Latin America and Caribbean education ministers to meet in Chile
SANTIAGO, Chile, CMC – Education ministers from Latin America and the Caribbean (LAC) will meet in Chile on Thursday for a two-day conference that aims to advance in defining public policies focused on the reactivation, recovery, and transformation of education as accelerators of the educational goals of the 2030 Agenda.
The meeting is being convened by the United Nations Educational, Scientific and Cultural Organization (UNESCO) and the Ministry of Education of Chile. It is co-organised with the CAF Bank, the World Bank, the Economic Commission for Latin America and the Caribbean (ECLAC) and the United Nations Children’s Fund (UNICEF)
The organisers said that the extraordinary meeting of Ministers of Education of Latin America and the Caribbean, “Ministerial of Education; Santiago 2024,” will bring together Ministers of Education from the region and will impact 33 countries with approximately 125 million students, who are supported by 6.9 million teachers.

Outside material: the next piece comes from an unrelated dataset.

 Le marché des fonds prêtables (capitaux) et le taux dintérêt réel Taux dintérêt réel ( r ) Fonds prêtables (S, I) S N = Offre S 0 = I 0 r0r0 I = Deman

“The ultimate goal of this meeting is to propose an agenda of concrete actions from a political and technical perspective to overcome the post-pandemic educational crisis,” they said, adding that the event will address and exchange experiences in public policies to advance in reactivation, recovery, and transformation of education as accelerators of the Sustainable Development Goal 4 (SDG4), and the financing of education as an enabling condition.
The meeting is part of the follow-up to the United Nations Summit on the Transformation of Education (TES), where efforts were established to overcome the educational crisis resulting from COVID-19 and reimagine the educational systems of the future.

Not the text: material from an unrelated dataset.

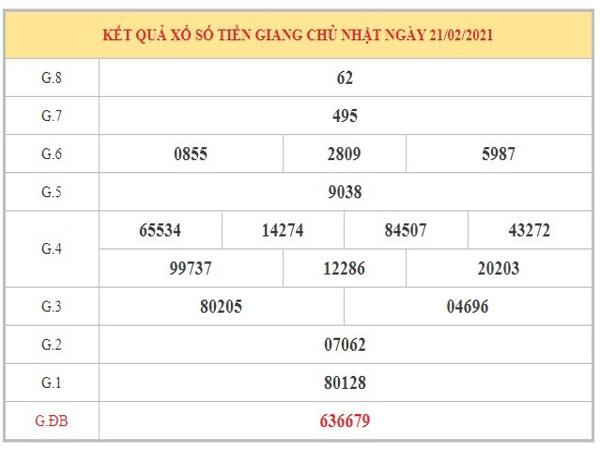 Nhận định KQXSTG ngày 28/2/2021 dựa trên kết quả kỳ trước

Additionally, at the Summit, there was a renewal of the global commitment to education as a public good, through the mobilisation of action, ambition, and solidarity in search of solutions within the framework of existing commitments.

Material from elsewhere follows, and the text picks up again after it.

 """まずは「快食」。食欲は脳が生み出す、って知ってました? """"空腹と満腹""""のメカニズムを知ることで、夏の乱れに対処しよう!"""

“This meeting of Ministers of Education, which has also invited finance authorities and experts, takes place in a context where, according to various international evidence, we are experiencing the worst educational crisis in the last 100 years.
“The impact of the pandemic has been particularly severe in Latin America and the Caribbean, one of the most unequal regions in the world, affecting more than 170 million students across the region, who have lost, on average, 1.5 years of schooling,” organisers said.
The organisers said that the data reveal that there are historical debts of the educational systems to ensure inclusive, equitable, and quality education for all students.
There are 4.3 million boys and girls of primary and lower secondary school age who remain out of school, which constitutes a core of exclusion that has not been remedied despite the efforts of the various countries in the region.
The director of the UNESCO Regional Office in Santiago, Claudia Uribe, said “efforts must be redoubled so that the recovery and transformation of education are at the centre of the political and social agenda.”
“This requires actionable and well-directed plans that are accompanied by sufficient resources. Nothing less than the future of a generation depends on it,” Uribe added.
At the same time, ECLAC’s Executive Secretary, José Manuel Salazar-Xirinachs, stressed the central role that education plays “to address the dual development trap in which Latin America and the Caribbean is caught, marked by high inequality and low economic growth. Any successful sustainable development strategy requires investing in educational and vocational training systems that are both well-funded and effective”.